Text section:
☆ ☆ ☆ ☆ ☆ ☆ ☆
JY: Yes. I was listening to it in the car, which I usually do. And I had to pause it because I'm like, I need to write notes on this. So I use the system for all of my notes called Roam Research. It's basically like a personal knowledge system. There are other things out there as well. But this is this is the one I use. And it's basically something you can just poor your thoughts into, written thoughts and it will link it together. And the difference is you don't have to have a series of documents that you file away. You can put tags around it. So I used to have my own wiki for things and because I have to keep track of yes, I use this for sword stuff, but just for, you know, all of these different things going on with business like marketing, raising money. I've got all of these different resources for the teams that's how I manage it. I manage everything in there. So I was like, I need to write this down on and I’m missing it.
GW: Roam research?
JY: I'll send it to you in an email, I'll send you that. But yeah, it's really good for writing papers as well, apparently. And yes, I was like, I need to stop, I'm not concentrating on the driving here. And I feel like I was missing things. So, yeah, I had to stop it and go on to something else, something more frivolous, and then come back to it. So I think I've probably listened to that one about three times. I write lots of lots of notes on, so I hold all of this amazing wealth of knowledge that everybody brings in from loads of people that I like already know and respect. And then I meet a whole load of other ones on this. And they're all excellent episodes. I enjoy them all. That's my get out answer.
☆ ☆ ☆ ☆ ☆ ☆ ☆
Data shown:
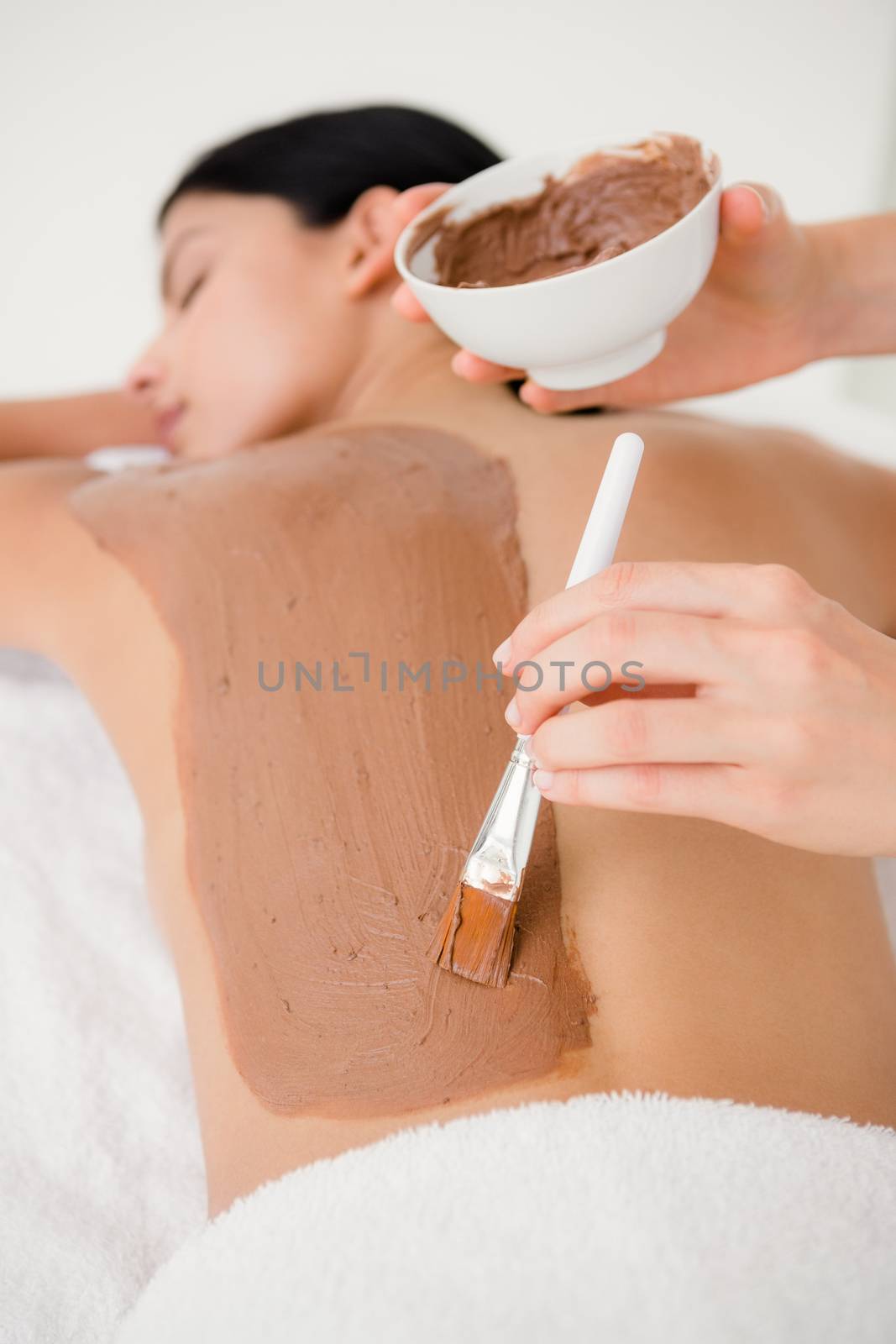 Beautiful brunette enjoying a chocolate beauty treatment by Wavebreakmedia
☆ ☆ ☆ ☆ ☆ ☆ ☆
In the interview transcript, what system does JY use for all of their notes? Answer from the interview transcript alone, not from the lines.

Written answer: Roam Research, a personal knowledge system.